» WORK ORDER: Please repeat the whole listing verbatim.

____ DATASET RECORDS

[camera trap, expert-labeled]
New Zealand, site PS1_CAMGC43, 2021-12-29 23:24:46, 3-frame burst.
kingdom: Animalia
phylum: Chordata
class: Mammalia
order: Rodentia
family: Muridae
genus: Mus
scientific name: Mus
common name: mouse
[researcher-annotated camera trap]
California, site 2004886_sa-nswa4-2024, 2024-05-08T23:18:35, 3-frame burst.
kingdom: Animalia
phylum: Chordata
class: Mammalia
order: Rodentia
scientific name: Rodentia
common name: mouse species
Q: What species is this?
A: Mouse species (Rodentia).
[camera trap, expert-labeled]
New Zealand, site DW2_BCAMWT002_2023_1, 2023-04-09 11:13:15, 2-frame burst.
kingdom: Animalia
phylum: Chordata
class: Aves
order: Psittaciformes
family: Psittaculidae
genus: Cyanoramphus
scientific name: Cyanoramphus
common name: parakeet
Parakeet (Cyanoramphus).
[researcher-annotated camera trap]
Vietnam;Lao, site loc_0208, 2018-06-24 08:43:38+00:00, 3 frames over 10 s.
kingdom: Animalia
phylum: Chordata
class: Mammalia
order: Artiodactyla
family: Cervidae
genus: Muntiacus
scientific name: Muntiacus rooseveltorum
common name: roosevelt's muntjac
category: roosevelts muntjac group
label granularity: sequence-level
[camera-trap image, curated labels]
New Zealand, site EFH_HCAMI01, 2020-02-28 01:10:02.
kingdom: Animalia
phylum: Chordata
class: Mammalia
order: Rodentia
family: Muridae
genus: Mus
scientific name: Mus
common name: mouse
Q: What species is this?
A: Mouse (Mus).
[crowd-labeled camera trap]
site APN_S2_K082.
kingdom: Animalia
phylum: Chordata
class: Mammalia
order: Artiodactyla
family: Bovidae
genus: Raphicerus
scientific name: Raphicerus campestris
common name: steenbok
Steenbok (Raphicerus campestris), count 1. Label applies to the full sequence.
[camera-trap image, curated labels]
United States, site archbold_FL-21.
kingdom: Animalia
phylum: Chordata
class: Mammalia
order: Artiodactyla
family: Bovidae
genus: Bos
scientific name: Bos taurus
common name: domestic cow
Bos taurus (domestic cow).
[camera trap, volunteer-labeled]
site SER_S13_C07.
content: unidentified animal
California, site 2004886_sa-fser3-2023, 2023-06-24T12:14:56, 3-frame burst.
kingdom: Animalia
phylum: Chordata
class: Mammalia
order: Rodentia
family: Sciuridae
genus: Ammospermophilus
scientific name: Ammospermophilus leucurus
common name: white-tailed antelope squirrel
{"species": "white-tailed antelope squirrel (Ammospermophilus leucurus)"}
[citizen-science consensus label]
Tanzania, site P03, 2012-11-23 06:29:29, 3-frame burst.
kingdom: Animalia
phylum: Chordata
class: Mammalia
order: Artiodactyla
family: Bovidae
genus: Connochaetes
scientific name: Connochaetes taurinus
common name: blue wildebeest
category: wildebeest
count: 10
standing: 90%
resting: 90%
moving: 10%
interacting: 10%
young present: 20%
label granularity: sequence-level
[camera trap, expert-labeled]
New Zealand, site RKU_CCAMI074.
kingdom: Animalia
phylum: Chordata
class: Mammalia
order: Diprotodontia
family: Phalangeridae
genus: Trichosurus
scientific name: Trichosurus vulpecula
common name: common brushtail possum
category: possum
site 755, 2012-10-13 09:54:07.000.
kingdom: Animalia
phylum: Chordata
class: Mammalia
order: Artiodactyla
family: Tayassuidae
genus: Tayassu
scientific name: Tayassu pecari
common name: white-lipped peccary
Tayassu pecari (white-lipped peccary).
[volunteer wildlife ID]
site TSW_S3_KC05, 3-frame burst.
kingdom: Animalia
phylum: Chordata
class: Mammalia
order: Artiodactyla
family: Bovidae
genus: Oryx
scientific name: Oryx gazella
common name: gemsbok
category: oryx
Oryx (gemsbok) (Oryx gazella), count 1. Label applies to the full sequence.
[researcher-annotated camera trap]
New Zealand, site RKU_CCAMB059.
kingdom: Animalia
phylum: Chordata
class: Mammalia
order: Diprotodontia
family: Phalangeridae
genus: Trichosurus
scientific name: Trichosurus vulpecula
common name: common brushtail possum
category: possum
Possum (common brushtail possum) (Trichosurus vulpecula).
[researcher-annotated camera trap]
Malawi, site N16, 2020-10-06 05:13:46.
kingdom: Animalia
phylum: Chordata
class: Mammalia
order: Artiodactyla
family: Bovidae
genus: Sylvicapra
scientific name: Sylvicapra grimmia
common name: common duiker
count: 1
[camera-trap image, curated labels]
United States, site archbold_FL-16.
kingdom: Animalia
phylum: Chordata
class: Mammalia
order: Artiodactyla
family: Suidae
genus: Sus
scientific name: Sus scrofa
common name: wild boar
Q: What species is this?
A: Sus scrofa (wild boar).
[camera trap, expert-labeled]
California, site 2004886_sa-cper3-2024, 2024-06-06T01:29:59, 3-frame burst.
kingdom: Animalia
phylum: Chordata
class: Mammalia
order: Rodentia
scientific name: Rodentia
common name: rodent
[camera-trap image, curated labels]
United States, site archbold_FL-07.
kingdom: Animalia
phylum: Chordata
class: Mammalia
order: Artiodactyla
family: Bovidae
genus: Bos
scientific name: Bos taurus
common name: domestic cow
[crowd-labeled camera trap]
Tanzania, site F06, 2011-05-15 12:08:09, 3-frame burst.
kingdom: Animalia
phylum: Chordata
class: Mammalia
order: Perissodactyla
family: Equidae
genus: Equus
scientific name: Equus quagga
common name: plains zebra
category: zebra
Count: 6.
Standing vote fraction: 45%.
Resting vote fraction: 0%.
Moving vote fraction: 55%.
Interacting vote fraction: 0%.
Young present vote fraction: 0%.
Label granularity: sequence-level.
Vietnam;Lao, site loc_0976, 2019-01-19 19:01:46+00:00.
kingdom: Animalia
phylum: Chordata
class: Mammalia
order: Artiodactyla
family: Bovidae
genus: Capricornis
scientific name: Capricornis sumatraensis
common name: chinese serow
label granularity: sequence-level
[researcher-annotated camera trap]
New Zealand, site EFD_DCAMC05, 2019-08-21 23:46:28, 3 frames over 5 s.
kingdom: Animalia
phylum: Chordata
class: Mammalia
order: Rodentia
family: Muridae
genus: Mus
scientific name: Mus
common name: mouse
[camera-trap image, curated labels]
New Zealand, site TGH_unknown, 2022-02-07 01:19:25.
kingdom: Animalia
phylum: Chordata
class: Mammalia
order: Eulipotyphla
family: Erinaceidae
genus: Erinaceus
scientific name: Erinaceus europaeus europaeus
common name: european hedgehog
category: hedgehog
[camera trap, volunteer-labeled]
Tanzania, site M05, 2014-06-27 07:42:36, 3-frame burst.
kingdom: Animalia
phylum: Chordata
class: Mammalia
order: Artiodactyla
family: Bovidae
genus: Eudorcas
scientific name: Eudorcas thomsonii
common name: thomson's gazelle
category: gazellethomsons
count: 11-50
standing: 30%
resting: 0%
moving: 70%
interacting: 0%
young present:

________

» RESPONSE BELOW:
[camera trap, expert-labeled]
New Zealand, site PS1_CAMGC43, 2021-12-29 23:24:46, 3-frame burst.
kingdom: Animalia
phylum: Chordata
class: Mammalia
order: Rodentia
family: Muridae
genus: Mus
scientific name: Mus
common name: mouse
[researcher-annotated camera trap]
California, site 2004886_sa-nswa4-2024, 2024-05-08T23:18:35, 3-frame burst.
kingdom: Animalia
phylum: Chordata
class: Mammalia
order: Rodentia
scientific name: Rodentia
common name: mouse species
Q: What species is this?
A: Mouse species (Rodentia).
[camera trap, expert-labeled]
New Zealand, site DW2_BCAMWT002_2023_1, 2023-04-09 11:13:15, 2-frame burst.
kingdom: Animalia
phylum: Chordata
class: Aves
order: Psittaciformes
family: Psittaculidae
genus: Cyanoramphus
scientific name: Cyanoramphus
common name: parakeet
Parakeet (Cyanoramphus).
[researcher-annotated camera trap]
Vietnam;Lao, site loc_0208, 2018-06-24 08:43:38+00:00, 3 frames over 10 s.
kingdom: Animalia
phylum: Chordata
class: Mammalia
order: Artiodactyla
family: Cervidae
genus: Muntiacus
scientific name: Muntiacus rooseveltorum
common name: roosevelt's muntjac
category: roosevelts muntjac group
label granularity: sequence-level
[camera-trap image, curated labels]
New Zealand, site EFH_HCAMI01, 2020-02-28 01:10:02.
kingdom: Animalia
phylum: Chordata
class: Mammalia
order: Rodentia
family: Muridae
genus: Mus
scientific name: Mus
common name: mouse
Q: What species is this?
A: Mouse (Mus).
[crowd-labeled camera trap]
site APN_S2_K082.
kingdom: Animalia
phylum: Chordata
class: Mammalia
order: Artiodactyla
family: Bovidae
genus: Raphicerus
scientific name: Raphicerus campestris
common name: steenbok
Steenbok (Raphicerus campestris), count 1. Label applies to the full sequence.
[camera-trap image, curated labels]
United States, site archbold_FL-21.
kingdom: Animalia
phylum: Chordata
class: Mammalia
order: Artiodactyla
family: Bovidae
genus: Bos
scientific name: Bos taurus
common name: domestic cow
Bos taurus (domestic cow).
[camera trap, volunteer-labeled]
site SER_S13_C07.
content: unidentified animal
California, site 2004886_sa-fser3-2023, 2023-06-24T12:14:56, 3-frame burst.
kingdom: Animalia
phylum: Chordata
class: Mammalia
order: Rodentia
family: Sciuridae
genus: Ammospermophilus
scientific name: Ammospermophilus leucurus
common name: white-tailed antelope squirrel
{"species": "white-tailed antelope squirrel (Ammospermophilus leucurus)"}
[citizen-science consensus label]
Tanzania, site P03, 2012-11-23 06:29:29, 3-frame burst.
kingdom: Animalia
phylum: Chordata
class: Mammalia
order: Artiodactyla
family: Bovidae
genus: Connochaetes
scientific name: Connochaetes taurinus
common name: blue wildebeest
category: wildebeest
count: 10
standing: 90%
resting: 90%
moving: 10%
interacting: 10%
young present: 20%
label granularity: sequence-level
[camera trap, expert-labeled]
New Zealand, site RKU_CCAMI074.
kingdom: Animalia
phylum: Chordata
class: Mammalia
order: Diprotodontia
family: Phalangeridae
genus: Trichosurus
scientific name: Trichosurus vulpecula
common name: common brushtail possum
category: possum
site 755, 2012-10-13 09:54:07.000.
kingdom: Animalia
phylum: Chordata
class: Mammalia
order: Artiodactyla
family: Tayassuidae
genus: Tayassu
scientific name: Tayassu pecari
common name: white-lipped peccary
Tayassu pecari (white-lipped peccary).
[volunteer wildlife ID]
site TSW_S3_KC05, 3-frame burst.
kingdom: Animalia
phylum: Chordata
class: Mammalia
order: Artiodactyla
family: Bovidae
genus: Oryx
scientific name: Oryx gazella
common name: gemsbok
category: oryx
Oryx (gemsbok) (Oryx gazella), count 1. Label applies to the full sequence.
[researcher-annotated camera trap]
New Zealand, site RKU_CCAMB059.
kingdom: Animalia
phylum: Chordata
class: Mammalia
order: Diprotodontia
family: Phalangeridae
genus: Trichosurus
scientific name: Trichosurus vulpecula
common name: common brushtail possum
category: possum
Possum (common brushtail possum) (Trichosurus vulpecula).
[researcher-annotated camera trap]
Malawi, site N16, 2020-10-06 05:13:46.
kingdom: Animalia
phylum: Chordata
class: Mammalia
order: Artiodactyla
family: Bovidae
genus: Sylvicapra
scientific name: Sylvicapra grimmia
common name: common duiker
count: 1
[camera-trap image, curated labels]
United States, site archbold_FL-16.
kingdom: Animalia
phylum: Chordata
class: Mammalia
order: Artiodactyla
family: Suidae
genus: Sus
scientific name: Sus scrofa
common name: wild boar
Q: What species is this?
A: Sus scrofa (wild boar).
[camera trap, expert-labeled]
California, site 2004886_sa-cper3-2024, 2024-06-06T01:29:59, 3-frame burst.
kingdom: Animalia
phylum: Chordata
class: Mammalia
order: Rodentia
scientific name: Rodentia
common name: rodent
[camera-trap image, curated labels]
United States, site archbold_FL-07.
kingdom: Animalia
phylum: Chordata
class: Mammalia
order: Artiodactyla
family: Bovidae
genus: Bos
scientific name: Bos taurus
common name: domestic cow
[crowd-labeled camera trap]
Tanzania, site F06, 2011-05-15 12:08:09, 3-frame burst.
kingdom: Animalia
phylum: Chordata
class: Mammalia
order: Perissodactyla
family: Equidae
genus: Equus
scientific name: Equus quagga
common name: plains zebra
category: zebra
Count: 6.
Standing vote fraction: 45%.
Resting vote fraction: 0%.
Moving vote fraction: 55%.
Interacting vote fraction: 0%.
Young present vote fraction: 0%.
Label granularity: sequence-level.
Vietnam;Lao, site loc_0976, 2019-01-19 19:01:46+00:00.
kingdom: Animalia
phylum: Chordata
class: Mammalia
order: Artiodactyla
family: Bovidae
genus: Capricornis
scientific name: Capricornis sumatraensis
common name: chinese serow
label granularity: sequence-level
[researcher-annotated camera trap]
New Zealand, site EFD_DCAMC05, 2019-08-21 23:46:28, 3 frames over 5 s.
kingdom: Animalia
phylum: Chordata
class: Mammalia
order: Rodentia
family: Muridae
genus: Mus
scientific name: Mus
common name: mouse
[camera-trap image, curated labels]
New Zealand, site TGH_unknown, 2022-02-07 01:19:25.
kingdom: Animalia
phylum: Chordata
class: Mammalia
order: Eulipotyphla
family: Erinaceidae
genus: Erinaceus
scientific name: Erinaceus europaeus europaeus
common name: european hedgehog
category: hedgehog
[camera trap, volunteer-labeled]
Tanzania, site M05, 2014-06-27 07:42:36, 3-frame burst.
kingdom: Animalia
phylum: Chordata
class: Mammalia
order: Artiodactyla
family: Bovidae
genus: Eudorcas
scientific name: Eudorcas thomsonii
common name: thomson's gazelle
category: gazellethomsons
count: 11-50
standing: 30%
resting: 0%
moving: 70%
interacting: 0%
young present:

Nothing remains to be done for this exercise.